Feature Articles

March Issue 2002

The Weatherspoon Art Museum in Greensboro, NC, Offers Works from Cone Collection

The Weatherspoon Art Museum at the University of North Carolina at Greensboro in Greensboro, NC, will present rarely-seen treasures from its permanent collection - including works by Pablo Picasso, John Graham and other major figures of the modern era - in an exhibition entitled, Matisse and More: The Claribel and Etta Cone Collection, on view through May 26, 2002. The exhibition was curated by Dr. Will South.

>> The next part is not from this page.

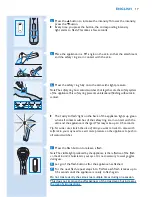 Preview for 17 page of Philips Lumea SC2001/01 User Manual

The exhibition is part of the museum's year- long celebration of its 60th anniversary in 2002. During the year, the Weatherspoon will present a series of permanent collection exhibitions, providing audiences with a view of the museum's basic mission - to exhibit, interpret and preserve modern and contemporary art.

Matisse and More is the first of three exhibitions that will open at the museum this year in honor of the Cone family legacy and its continuing relationship with the Weatherspoon. Raised in Baltimore, MD, Claribel and Etta Cone were sisters of Greensboro textile magnate Moses Cone. They began collecting art in the early 1900s, when modern art was still not widely known, let alone appreciated. Most of their enormous collection was left to the Baltimore Museum of Art and today is world-renowned. Less widely known is the generous gift left by Etta Cone to the Weatherspoon in 1949, comprised of 240 pieces, including 67 prints and six bronzes by Henri Matisse. Today, the Cone collection forms a cornerstone of the museum's 5,300-piece permanent collection, and reveals the Cone sister's adventurous spirit of collecting and belief in the value of experimental art.

Twenty-five pieces from this bequest will be on exhibition in Matisse and More. Other artists represented will be Félix Valloton (woodcut, Edgar Allen Poe), Marie Laurencin (color lithograph, Young Woman with Flowers) Jacques Villon (color intaglio etching, Olympia, After Manet) Ben Silbert (etchings of Etta and Claribel Cone) and others. Other highlights include four works by Picasso, including a lithograph, The Coiffure, a color aquatint etching, Paolo as Harlequin with Flowers, a drypoint etching Two Acrobats, and an etching, The Poor.

A six-page illustrated gallery guide will accompany the exhibition, which includes an essay by South and a full checklist.

A curator, author and art historian, Dr. Will South oversees acquisitions and the care and management of the Weatherspoon's permanent collection, conducts research for publication, and oversees the museum's database system. He has written numerous books, catalogs, and journal articles, including Color Myth and Music: Stanton Macdonald-Wright and Synchromism and The Life and Art of Conrad Buff. He is author of California Impressionism, published by Abbeville Press, and, in 1998, Signature Books published his Andy Warhol Slept Here? Famous and Infamous Visitors to Utah. Prior to coming to the Weatherspoon in 2000, South was research curator of the Utah Museum of Fine Arts in Salt Lake City. He received his Ph.D. in art history from City University of New York.

On Mar. 17, at 2pm, John Hallmark Neff, a Matisse scholar and director of Reynolda House, Museum of American Art in Winston-Salem, NC, will speak about the heady atmosphere of Paris in the 1910s and '20s, when aspiring artists from all over the world rubbed shoulders with Matisse and Picasso, and when collectors vied with each other to acquire the latest and most outrageous works of art. Neff will place the Cones in context with other pioneering collectors of modern art in the US and Europe.

The Weatherspoon Art Museum at UNCG began in 1942 as a one-room gallery at what was then Woman's College. Today, it has six exhibition galleries in the award-winning Cone Building, on the corner of Spring Garden and Tate Streets in Greensboro. Presenting approximately 20 exhibitions per year and housing one of the finest collections of modern and contemporary art in the Southeast, the Weatherspoon draws thousands of visitors annually.